Sneak Peek At Square’s Data Reveals The Challenges Of Payments Business

Micropayments, commerce, and conventional payment providers sometimes track me down on LinkedIn to discuss  innovation in payments. When I get a chance to chat in person, the best discussions come from the entrepreneurs who see opportunity in shaking up how payments are done or addressing under-served groups like the “unbanked” (those without an account at a bank or another financial institution).

The latest incarnation of payment wars is not micropayments however, but decidedly more mainstream – portable payments. The one that comes to mind is Square, that was discussed in a revealing article on Techcrunch here, where a sneak peek at their dashboard looked amazing before deeper analysis.

From the image on the dashboard there were a few key numbers:

  • One day revenue of $59,390
  • Card Payments on one day 23,630
  • Total Flow $137M
That sure looks impressive, but how does that break down? Using some standard numbers:
  • Square’s fee: 2.75 percent
  • Standard credit card processing fee: 1.65 percent (also stated here)
This suggests that Square facilitate: $59390/0.0275  or $2.16M  in transactions that day.
However, using the standard fees above they had to pay:  $35,640.
  • That leaves a net revenue of:  $23,750 per day, or $712,500 per month for the entire company.
  • Using a loaded cost per employee estimate at $100K/year or $8333/month, that pays for 85 employees.
Square might be breaking even or close to breaking even at those numbers, but consider the missing costs from this equation:
  • 341,688 card readers designed, manufactured, and shipped
  • Charge-back fees
  • Network infrastructure
  • Customer acquisition costs
  • Marketing costs
  • Customer support systems and processes

Their business is indeed doing well, but they still have a way to go, and the ride is a rollercoaster. In those 23,630 card payments that day lay an average transaction cost of $91.41, but from only 7 percent of their merchant base.  That’s a hidden double-edged sword – they may be addressing the portable payments business and closing a ton of new merchants, but the merchants may be low volume.

On the plus side if they either increase the volume per merchant or increase the percentage of active merchants, their numbers could soar. Lastly, the question of transaction size brings up a good question – while Square advertises small sidewalk and alternate merchants being enabled, how do small merchants reconcile with the average transaction of $91 plus?

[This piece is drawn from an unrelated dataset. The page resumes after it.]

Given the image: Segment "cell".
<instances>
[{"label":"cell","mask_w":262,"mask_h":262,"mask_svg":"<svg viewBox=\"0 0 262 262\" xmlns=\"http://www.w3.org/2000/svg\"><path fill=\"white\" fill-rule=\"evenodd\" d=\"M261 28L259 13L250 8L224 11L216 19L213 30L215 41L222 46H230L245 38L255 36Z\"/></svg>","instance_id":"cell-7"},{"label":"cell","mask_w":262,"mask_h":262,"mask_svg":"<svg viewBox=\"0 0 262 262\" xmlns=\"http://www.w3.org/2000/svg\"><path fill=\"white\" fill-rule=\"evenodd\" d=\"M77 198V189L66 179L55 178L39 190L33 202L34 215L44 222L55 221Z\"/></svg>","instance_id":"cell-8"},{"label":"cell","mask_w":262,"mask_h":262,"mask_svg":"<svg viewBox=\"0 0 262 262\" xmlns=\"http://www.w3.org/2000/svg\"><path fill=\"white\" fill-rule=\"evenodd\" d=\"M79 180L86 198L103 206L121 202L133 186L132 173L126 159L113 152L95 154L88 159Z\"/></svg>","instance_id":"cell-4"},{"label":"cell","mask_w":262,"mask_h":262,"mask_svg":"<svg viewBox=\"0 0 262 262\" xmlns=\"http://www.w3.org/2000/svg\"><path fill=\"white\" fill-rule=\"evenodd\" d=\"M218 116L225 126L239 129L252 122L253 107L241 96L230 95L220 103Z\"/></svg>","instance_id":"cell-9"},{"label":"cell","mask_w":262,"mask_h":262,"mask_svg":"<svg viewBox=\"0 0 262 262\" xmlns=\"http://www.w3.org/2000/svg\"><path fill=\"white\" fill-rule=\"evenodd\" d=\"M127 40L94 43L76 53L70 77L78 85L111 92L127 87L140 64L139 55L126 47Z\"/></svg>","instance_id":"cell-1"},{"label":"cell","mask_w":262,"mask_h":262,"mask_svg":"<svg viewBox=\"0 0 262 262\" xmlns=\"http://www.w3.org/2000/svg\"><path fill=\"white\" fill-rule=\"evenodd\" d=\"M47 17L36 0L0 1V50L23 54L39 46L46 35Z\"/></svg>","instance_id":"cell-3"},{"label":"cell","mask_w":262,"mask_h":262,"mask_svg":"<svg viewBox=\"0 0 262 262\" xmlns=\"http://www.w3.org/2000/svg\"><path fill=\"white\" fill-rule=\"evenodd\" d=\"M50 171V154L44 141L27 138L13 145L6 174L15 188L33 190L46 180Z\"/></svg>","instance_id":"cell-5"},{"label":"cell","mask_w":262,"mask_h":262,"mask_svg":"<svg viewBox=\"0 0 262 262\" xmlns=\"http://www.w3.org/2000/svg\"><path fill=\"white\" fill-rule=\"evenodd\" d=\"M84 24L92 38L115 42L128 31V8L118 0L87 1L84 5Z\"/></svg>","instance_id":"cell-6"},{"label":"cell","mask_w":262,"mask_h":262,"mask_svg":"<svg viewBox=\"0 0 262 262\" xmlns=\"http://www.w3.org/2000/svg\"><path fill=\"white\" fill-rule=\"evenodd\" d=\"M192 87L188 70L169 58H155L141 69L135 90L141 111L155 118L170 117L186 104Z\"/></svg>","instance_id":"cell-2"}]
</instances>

While Square hasn’t made it yet, they clearly have made significant progress toward solving a payment problem. By removing merchant fees and creating a simple and reasonable way to charge credit cards, they have opened up a new, potentially vast, and probably irregular new era of occasional merchants.

They have also attracted a lot of attention. Competitors like Intuit have stepped moved aggressively into the space. Some have of the competitors like Verifone have even leveled security accusations against them. They have also received attention from Visa who has made an undisclosed strategic investment in Square.  So it is obvious that Square’s CEO, Jack Dorsey and team are on the right track. I look forward to following their progress.

About Duane Kuroda

Business ninja, deal hunter, Internet marketer, and technology fiddler obsessed about growing companies and launching products. Currently at Peerspin, Duane’s past lives include Vice President of Marketing roles at companies leading micropayments, Internet video, and online communities as well as research and consulting for mobile advertising. Duane has spoken at conferences including Digital Hollywood and Digital Video Expo on topics covering monetizing online content and online video, has appeared on TechNowTV and KNTV, and has been quoted in various magazines. Follow Duane on Twitter: @dkuroda.

  • http://jaredronski.blogspot.com Jared Ronski

    Coming from the payments side of the business, I definitely think the developments at Square are interesting, however I agree that they are creating occasional merchants with very low volume. To be successful in this business, because of the VERY low margins, they need get some very high volume merchants. I think an industry that they should go after is the MLM/Direct Sales. Alot of these companies are now hosting parties, and people need to pay for products at these parties, this is a perfect application of the technology.